Optimization of treatment process

As expressed in Eq. 4, the developed model was employed to determine the optional conditions for the HDZ removal. The desired inputs were selected to achieve maximum HDZ removal (˃80%) during the treatment process. Table 4 provides information on the five approaches suggested for attaining the mentioned goal. As can be seen, five solutions could result in removal efficiencies greater than 80% under the proposed conditions. Approach (V) was selected as the optimal condition due to its proximity to a neutral pH of the treated solution and low current density and reaction time.

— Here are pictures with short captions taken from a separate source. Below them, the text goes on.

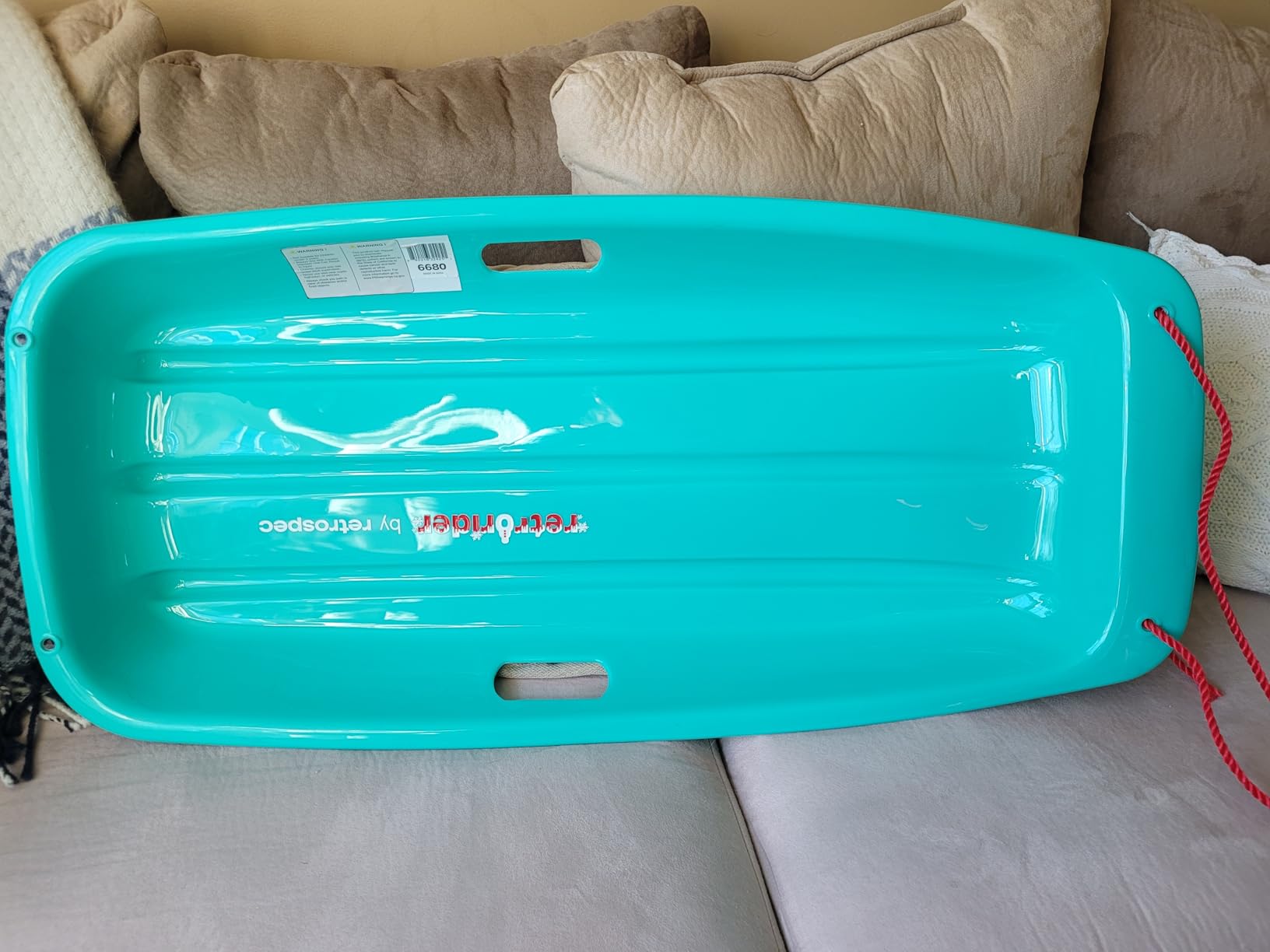 Retrospec Retrorider Plastic Snow Sled – Toboggan Style with Pull Rope, Cold-Resistant Coating, and Hard Bottom for Smooth Downhill Rides – Available for Kids and Adults customer photo 2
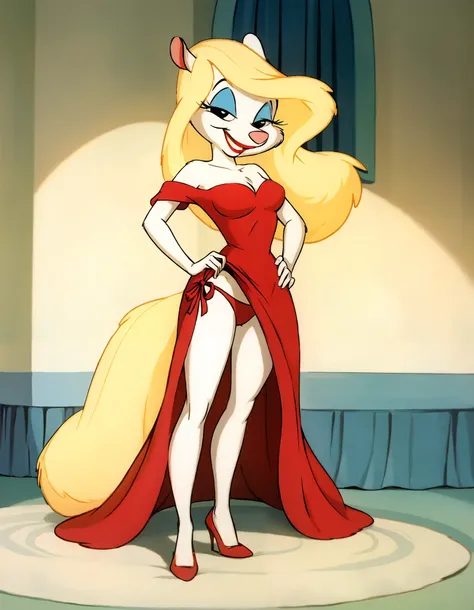 masterpiece,best quality, highly detailed, score_9, score_8_up, score_7_up, score_6_up,BREAK minerva mink, 1girl, white fur blonde hair, fluffy blonde tail, solo, black eyes, long hair, wearing a glittery red dress with a side cut, dress lift, panties show...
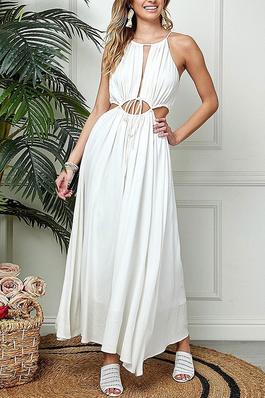 SLEEVELESS V-NECK FRONT CUT OUT MAXI DRESS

Table 4 Suggested approaches to achieve maximum HDZ removal

Effect of chitosan dosage as a coagulant aid

Coagulant aids are often necessary to further enhance the coagulation performance in the water. Therefore, a new solution to contaminant removal could be using chitosan as a novel, cheap, and safe coagulant aid. Figure 6-a shows the electrocoagulation process under the optimum condition, including an initial HDZ concentration of 25 mg L−1, pH solution of 8.0, the current density of 12 mA cm−2, and reaction time of 15 min using different concentrations of chitosan as a coagulant aid. The results showed that the removal efficiencies increased from 86.5% to 99.7% by increasing the chitosan dosage from 0.01 to 0.05 g L−1. On the other hand, increasing the chitosan dosage from 0.01, 0.02, 0.03 to 0.05 g L−1 increased the electrical energy consumption (EEC) during the electrocoagulation process from 0.374, 0.412, 0.438 to 0.553 kWh m−3, respectively. The contribution of the electrocoagulation process, the adsorption process, and the hybrid process under the optimum condition is demonstrated in Fig. 6-b. Asaitambi et al. treated the distillery effluent using ozone-assisted electrocoagulation; their results showed that in optimal conditions, the EEC was 5.1 kWh m−3 (Asaithambi et al. 2012). Also, de Carvalho et al. removed methylene blue dye using electrocoagulation/banana peel adsorption process; their results indicated that under optimal conditions, the energy consumption was 1.65 Wh g−1 (de Carvalho et al. 2015). In addition, Zaidi et al. removed the doxycycline using electro-coagulation coupled electro-flotation process; their results showed that in optimal conditions (pH of 7.03, and current intensity of 5.4 mA cm−2, and reaction time of 80 min), the EEC when using NaNO3, KCl and NaCl as supporting electrolyte were 3.675, 1.455, and 1.505 kWh m−3, respectively (Zaidi et al. 2019).

Fig. 6
figure 6

a Removal efficiency and EEC during the treatment process under different chitosan dosages. b contribution of electrocoagulation, adsorption, and hybrid process for the HDZ removal efficiency

According to the obtained results, at the chitosan dosage of 0.03 g L−1, the removal efficiency and EEC of 99.3% and 0.438 kWh m−3 were achieved, which is introduced as the optimal condition.

Conclusion

In this study, the HDZ removal efficiency from the polluted water was investigated by the hybrid process of electrocoagulation and adsorption using iron electrodes and chitosan. Analysis of variance (ANOVA) showed a high determination coefficient, and an adequate prediction second-order regression model was achieved. A satisfactory agreement between the experimental and predicted HDZ removal efficiency was obtained, which confirmed the accuracy and validity of the HDZ removal model. The maximum HDZ removal and electrical energy consumption were obtained in the optimum condition at 99.3% and 0.438 kWh m−3, respectively. The obtained results showed that the applied hybrid treatment process could be considered a practical alternative approach for the treatment of HDZ to achieve a higher quality aqueous solution.